Incidence of ROP in low birth weight babies

Studies undertaken in neonatal intensive care units in industrialised countries have shown that up to 60% of LBW babies develop ROP, which rises to 72% in ELBW babies. The proportion of VLBW babies which develop Stage III ‘plus disease’ and subsequent blindness can be as high as 11 % and 8% respectively. There is wide variation in the reported prevalence of the different stages of ROP, which is probably due to selection bias due to different referral patterns, varying standards of neonatal intensive care and selection criteria for neonatal intensive care.

At the moment there are very few reports from non-European countries on the proportion of preterm babies who develop ROP, but ROP has recently been described in infants in a neonatology unit in India.

Prevention of ROP

Systemic steroids given immediately before preterm birth have been shown to reduce the incidence of respiratory distress syndrome (RDS) which may in turn prevent the development and severity of ROP. Many randomised clinical trials have been undertaken to determine whether vitamin E supplementation prevents the development of ROP, and overall a significant positive benefit has not been demonstrated. Examination of babies enrolled in clinical trials of surfactant have suggested that prophylactic surfactant replacement therapy may be of benefit in preventing ROP. (Surfactant is a complex mixture of phospholipids and proteins produced by the lungs. It is deficient in premature babies with the respiratory distress syndrome).

Retinopathy of prematurity as a cause of blindness in children

Data from European countries show that 6-17% of blindness in children is due to ROP. Data obtained from examining children in schools for the blind in different regions of the world suggest that ROP may be becoming an important cause of blindness in Latin American countries,1 and in other middle income countries (Table 1). Data from Thailand and the Philippines2 has shown that there were no children blind from ROP in schools for the blind with rural populations, whereas 15% of children in schools with urban populations were blind from ROP. A recent blind school study undertaken in South Africa has shown that 10.6% of children were blind from ROP.3 This is the only country in Africa where blindness from ROP has been reported.

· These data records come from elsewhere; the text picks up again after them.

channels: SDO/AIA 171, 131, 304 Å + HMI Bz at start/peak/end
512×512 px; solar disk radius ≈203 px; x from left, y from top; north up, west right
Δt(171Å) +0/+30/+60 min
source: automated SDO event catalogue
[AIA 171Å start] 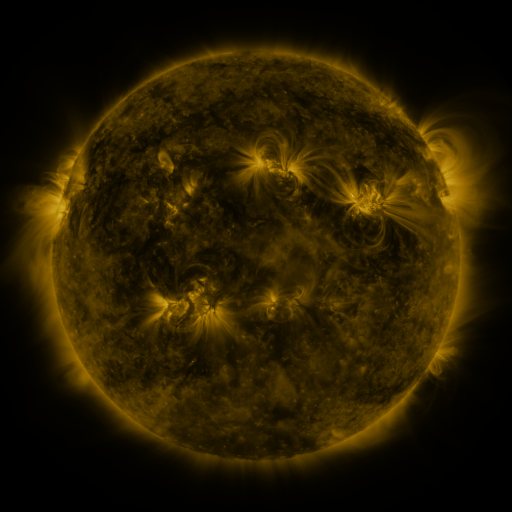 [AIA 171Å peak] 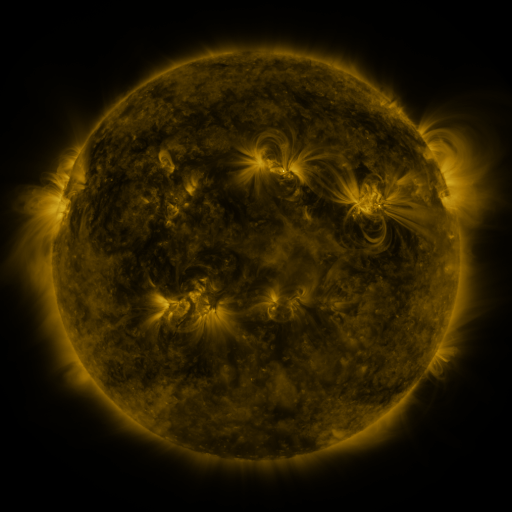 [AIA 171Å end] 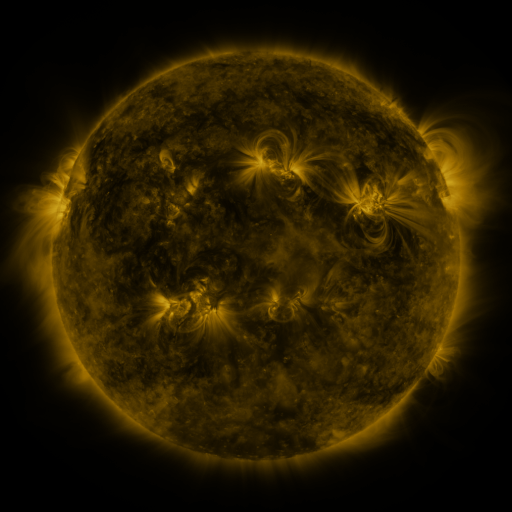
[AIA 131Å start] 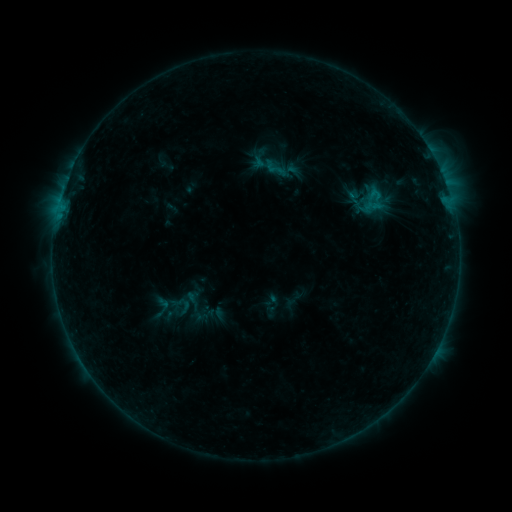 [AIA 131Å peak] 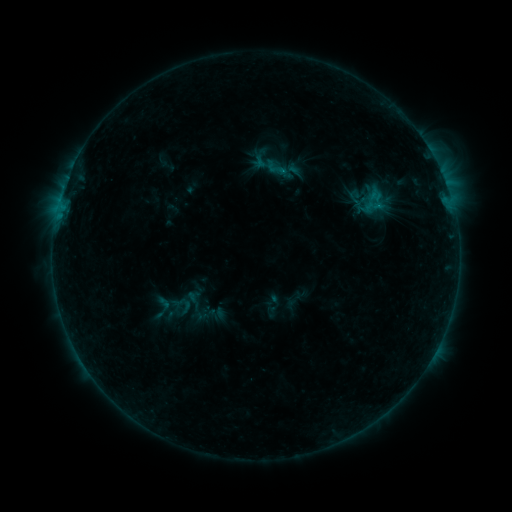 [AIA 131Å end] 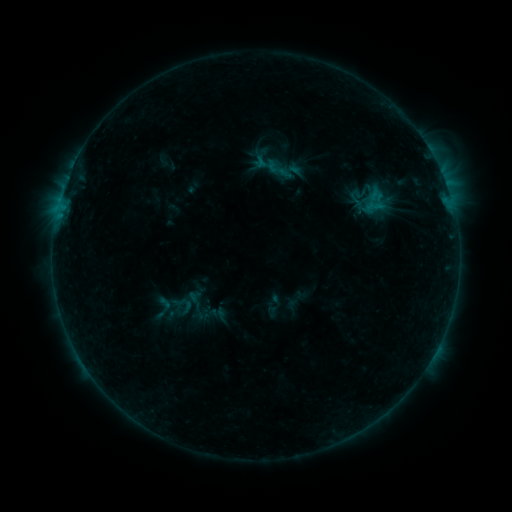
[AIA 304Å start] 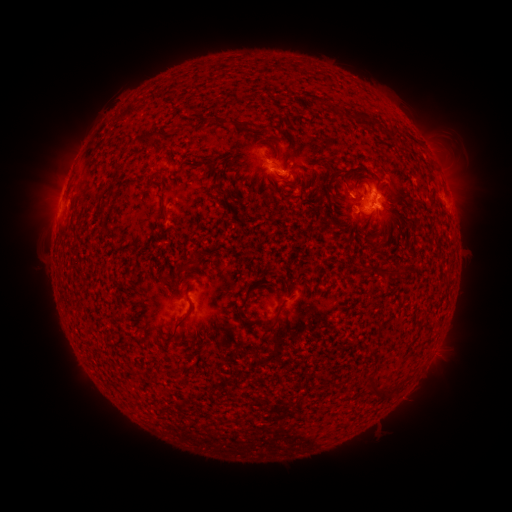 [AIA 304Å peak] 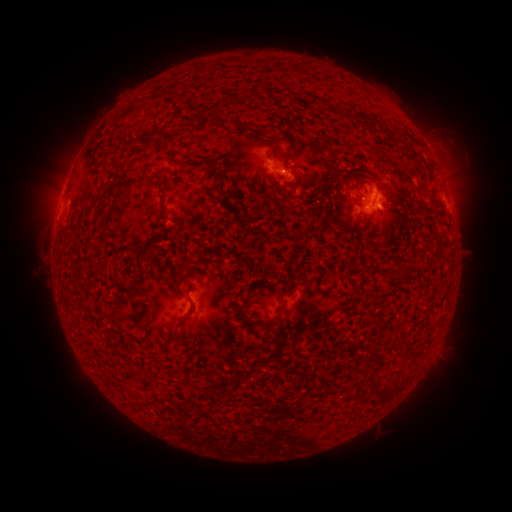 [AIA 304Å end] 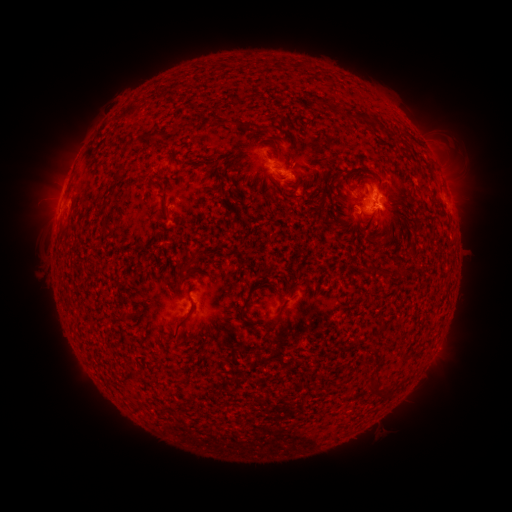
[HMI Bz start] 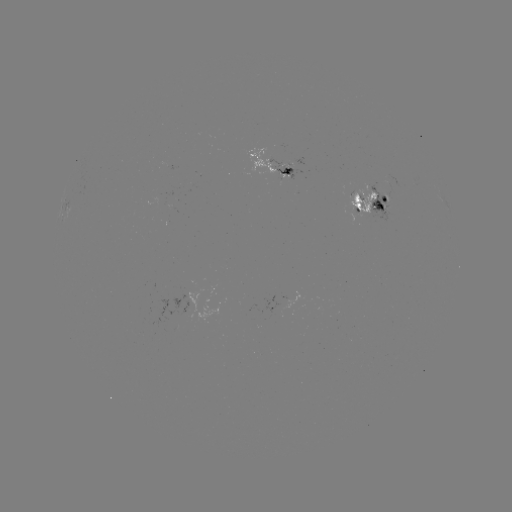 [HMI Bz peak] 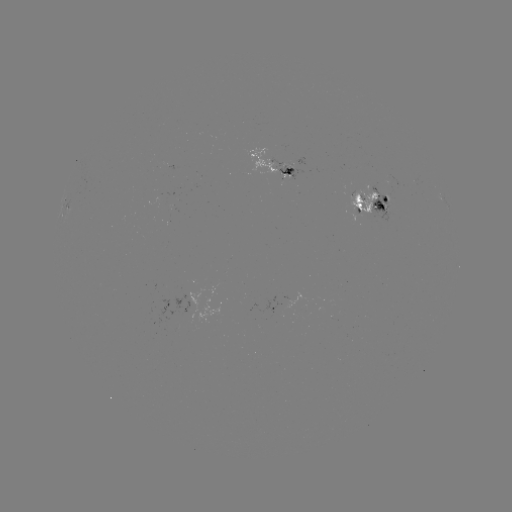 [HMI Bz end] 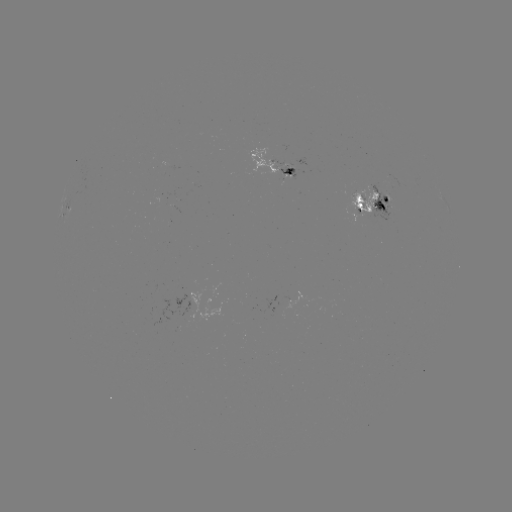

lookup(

Retinopathy of prematurity was a major cause of blindness in children in industrialised countries 40-50 years ago, and there is evidence that it may be becoming an important cause in some middle income countries as neonatal intensive care services are introduced. Many of the risk factors are known, and there is a need to increase awareness among neonatologists and ophthalmologists of the problem of ROP so that appropriate preventive measures can be taken.


1 Gilbert CE, Canovas R, Kocksch R, Foster A. Causes of blindness and severe visual impairment in children in Chile. Dev Med Child Neurol: 1994: 36: 334-43.

2 Gilbert C, Foster A. Causes of blindness in children attending four schools for the blind in Thailand and the Philippines – a comparison between urban and rural blind school populations. Int Ophthalmol: 1993; 17: 229-34.

3 O’Sullivan J, Gilbert C, Foster A. The causes of childhood blindness in South Africa. S Afr Med J: In press.